Objective A ▸ In the divorce conflict article, how many times does Lawrence Durell tell the same story in The Alexandria Quartet?
Objective B ▸ Please set down a passage of the divorce conflict article word for word, beginning at the words "This article is" and stopping after "the first piece.".
Objective C ▸
Decide whether each statement agrees with the divorce conflict article, answering yes or no and quoting the words that settle it.
(i) The authors regard James Madison as the first great American psychologist.
(ii) The authors intend to treat divorce conflict in one complete book.
(iii) The Federalist Papers are credited to Madison alone.

This article is one of a series that focus on the nut we would all like to crack: divorce conflict. Books on divorce, Collaborative Divorce; Cooperative Divorce; and other models in family law have been attempts to move the needle from conflict in divorce to amicable divorces. This is because most professionals involved with divorcing parties, especially attorneys and judges, see how destructive conflict in divorce is to the parties and, when they have children, to the children of divorce and to the co-parenting relationship. To understand divorce conflict fully would fill a book, but your authors plan to address the topic in bitesize pieces. This is the first piece.
There is context for understanding the two different worlds in which we live. At times, sources other than psychologists tell us much about human nature and the challenges of living with other human beings. We are reminded of documents such as The Federalist Papers, in which Madison, Hamilton and Jay explored governance given the nature of group psychology. James Madison is in our minds the first great American psychologist, so insightful into human nature, both the good and the bad.
Another great source are the novels by Lawrence Durell that make up The Alexandria Quartet. Not easy to do, he tells the same story over four times, but each time from the perspective of a different character in the story. What Ken learned from those books is that the world of each character makes the story a completely different story. Each had experiences not had by the others, but even the experiences that they shared, were, for each of them, different experiences, even though the facts that are shared were the same. Isn’t that true of all relationships? Don’t we share some facts in our relationships, and don’t we have experiences not had by the other person?
We are all under the illusion of living in the same world, when in fact we are living in very different worlds. What does this have to do with divorce? The not so obvious implication of this is that we are all under the illusion of living in the same world, when in fact we are living in very different worlds. This is more obvious when we think of the experiences that we do not share, but much less so when we have the same experiences.

Entries provided ▸
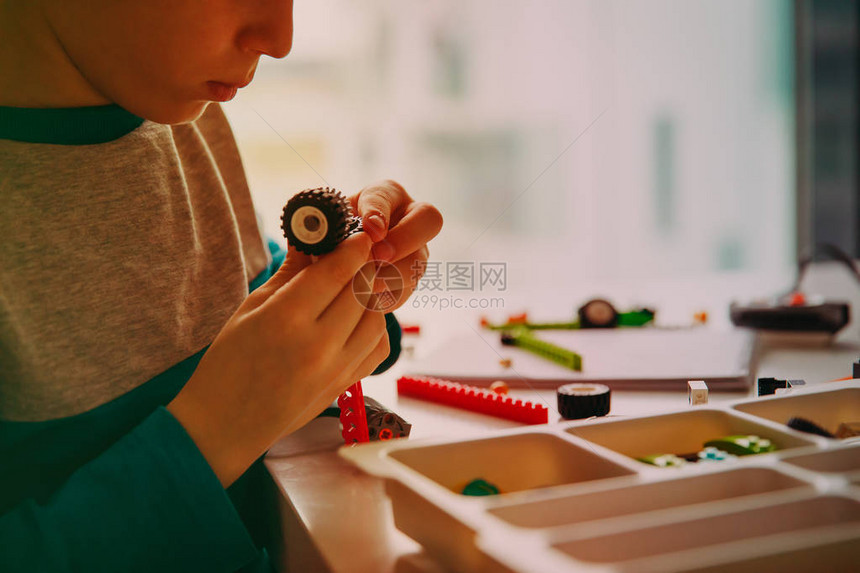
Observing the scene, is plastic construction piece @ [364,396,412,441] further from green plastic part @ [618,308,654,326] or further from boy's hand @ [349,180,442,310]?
green plastic part @ [618,308,654,326]

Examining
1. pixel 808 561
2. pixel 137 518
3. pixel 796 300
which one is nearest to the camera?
pixel 808 561

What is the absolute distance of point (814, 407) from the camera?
0.49 metres

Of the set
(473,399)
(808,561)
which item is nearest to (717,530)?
(808,561)

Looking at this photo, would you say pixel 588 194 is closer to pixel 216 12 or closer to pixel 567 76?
pixel 567 76

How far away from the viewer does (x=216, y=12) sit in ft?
1.53

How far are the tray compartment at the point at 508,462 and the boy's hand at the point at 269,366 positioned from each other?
9 centimetres

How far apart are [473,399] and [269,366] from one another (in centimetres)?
25

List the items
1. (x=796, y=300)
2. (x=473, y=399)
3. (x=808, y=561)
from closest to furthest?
(x=808, y=561), (x=473, y=399), (x=796, y=300)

Written answer A ▸ Four times, each time from the perspective of a different character.

Written answer B ▸
This article is one of a series that focus on the nut we would all like to crack: divorce conflict. Books on divorce, Collaborative Divorce; Cooperative Divorce; and other models in family law have been attempts to move the needle from conflict in divorce to amicable divorces. This is because most professionals involved with divorcing parties, especially attorneys and judges, see how destructive conflict in divorce is to the parties and, when they have children, to the children of divorce and to the co-parenting relationship. To understand divorce conflict fully would fill a book, but your authors plan to address the topic in bitesize pieces. This is the first piece.

Written answer C ▸
(i) Yes: "James Madison is in our minds the first great American psychologist"
(ii) No: "To understand divorce conflict fully would fill a book, but your authors plan to address the topic in bitesize pieces."
(iii) No: "in which Madison, Hamilton and Jay explored governance given the nature of group psychology"